Takács Quartet open UC Presents season with supreme artistry

Sat Oct 13, 2018 at 2:19 pm

By Lawrence A. Johnson

The Takács Quartet performed music of Haydn, Shostakovich and Brahms Friday night at Mandel Hall.

When the great chamber groups play, every composer seems like their specialty.

Such was the feeling with the Takács Quartet’s return to town Friday night at Mandel Hall. In addition to opening the 75th season of concerts for the University of Chicago Presents, the event marked the 20th anniversary of the ensemble’s debut in the Hyde Park series.  

The Takács Quartet, now in its 44th season, has long been associated with music of Beethoven and the romantic 19th century repertory.

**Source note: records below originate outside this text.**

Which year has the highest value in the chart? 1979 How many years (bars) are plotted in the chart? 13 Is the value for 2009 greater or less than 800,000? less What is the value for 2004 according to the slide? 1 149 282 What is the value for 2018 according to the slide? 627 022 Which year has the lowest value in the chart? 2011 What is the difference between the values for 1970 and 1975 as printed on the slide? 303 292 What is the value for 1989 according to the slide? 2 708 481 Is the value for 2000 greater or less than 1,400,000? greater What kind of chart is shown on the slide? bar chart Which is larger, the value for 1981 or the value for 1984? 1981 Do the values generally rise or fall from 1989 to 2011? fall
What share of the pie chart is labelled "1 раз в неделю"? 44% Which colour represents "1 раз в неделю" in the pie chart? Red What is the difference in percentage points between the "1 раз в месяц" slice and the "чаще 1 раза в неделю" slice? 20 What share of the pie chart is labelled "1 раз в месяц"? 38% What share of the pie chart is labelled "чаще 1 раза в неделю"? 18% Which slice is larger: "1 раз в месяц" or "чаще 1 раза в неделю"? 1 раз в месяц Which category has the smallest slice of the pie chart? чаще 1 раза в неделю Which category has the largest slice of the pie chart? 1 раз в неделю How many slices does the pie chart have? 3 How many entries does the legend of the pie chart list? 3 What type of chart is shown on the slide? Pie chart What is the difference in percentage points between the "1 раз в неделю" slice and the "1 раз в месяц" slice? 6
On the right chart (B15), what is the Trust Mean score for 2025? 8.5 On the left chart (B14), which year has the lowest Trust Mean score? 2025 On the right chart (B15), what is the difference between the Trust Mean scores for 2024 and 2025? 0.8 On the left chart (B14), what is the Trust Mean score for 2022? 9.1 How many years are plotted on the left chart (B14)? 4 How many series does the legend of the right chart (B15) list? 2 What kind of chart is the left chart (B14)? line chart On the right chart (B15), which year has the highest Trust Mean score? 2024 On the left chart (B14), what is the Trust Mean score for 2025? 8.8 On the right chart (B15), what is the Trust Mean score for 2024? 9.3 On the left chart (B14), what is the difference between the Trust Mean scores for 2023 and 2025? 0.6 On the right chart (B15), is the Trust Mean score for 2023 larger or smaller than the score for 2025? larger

But on Friday the group proved just as illuminating and convincingly at home with Shostakovich as in the flanking works by Haydn and Brahms.

The concert also marked the first Takács appearance in Chicago since Harumi Rhodes joined the quartet as second violinist earlier this year. (Cellist András Fejér is the only remaining founding member of the all-Hungarian original lineup.)

One of the remarkable things about the Takács Quartet is how it has maintained its distinctive European sound over more than four decades, even with the changes in personnel. The ensemble’s sonority remains lean, refined and technically immaculate, able to turn on a dime effortlessly even in the most rapid-fire changes of tempo and dynamics.

Haydn’s Quartet in D major, Op. 20, no. 4, opened the evening and made a fine calling card to evaluate the group’s new configuration. The players brought a light, aptly quicksilver touch to Haydn’s first movement, underlining the music’s quirky charm. First violinist Edward Dusinberre expressively rendered the slow movement’s long theme, the ensuing variations unfolding with a somber, flowing inevitability.

The rhythmic bonhomie and light caprice of the Menuetto provided fine contrast, with cellist Fejér especially inspired. The finale was wholly delightful–fleet and stylish with Haydn’s bursts of speedy virtuosic runs and dynamic flips ricocheting between the players, who tossed off the throwaway coda with side-armed flair.

Rhodes—the daughter of longtime Juilliard Quartet violist Samuel Rhodes—appears to have quickly integrated into the existing lineup. She played with alert attention to her colleagues, bringing a bit of extra fire and intensity without stepping out of stylistic bounds or overwhelming group balances.

Dmitri Shostakovich’s Fourth Quartet (1949) is something of an outlier in his set of fifteen works in the genre. With three of the four movements marked Allegretto, the work eschews the hair-raising extremes of tempo and dynamics that so often characterize the composer’s quartets.

But even within that superficially moderated structure there is much that is striking and unsettling. The first movement opens with a twisting, Middle-Eastern-sounding theme like a muezzin call to prayer that builds in intensity and recedes. The lyricism of the second theme provides minimal relief.

The Andantino offers one of those plaintive, winding themes so typical of Shostakovich. This music brought some of the finest playing of the evening with Dusinberre’s violin ascending ever higher and the gentle repose of the full quartet failing to dispel the sense of unease.

Geraldine Walther’s burnished, oaky viola anchored the heavy dance rhythm of the third movement. As so often when the composer mines a Jewish air there was a sense of defiance in the finale, conveyed as surely by the Takács musicians as the resignation of the coda, a long cello solo fading to black against soft pizzicatos.

Music of Brahms closed the program with the Quartet in A minor. Here too, the Takács members were fully inside the music, conveying the easy-going grace as much as the assertive drama with polish and flexibility. Perhaps the Andante could have benefited from a greater raptness of expression, but the players put across the mercurial swings of the finale in supreme style.

Warm and enthusiastic applause followed, but the group was not through yet. Takács closed the evening with a generous encore of Anton Webern’s Langsamer Satz, rendered with just the right degree of poised melancholy and fin-de-sicle nostalgia. 

Posted in Performances


2 Responses to “Takács Quartet open UC Presents season with supreme artistry”

  1. Posted Oct 14, 2018 at 10:31 am by Larry Wheeler

    Excellent and illuminating review. Congrats to Takács.

  2. Posted Oct 14, 2018 at 9:31 pm by Plush

    Thank you for this great review. I do believe that they are the top quartet working today.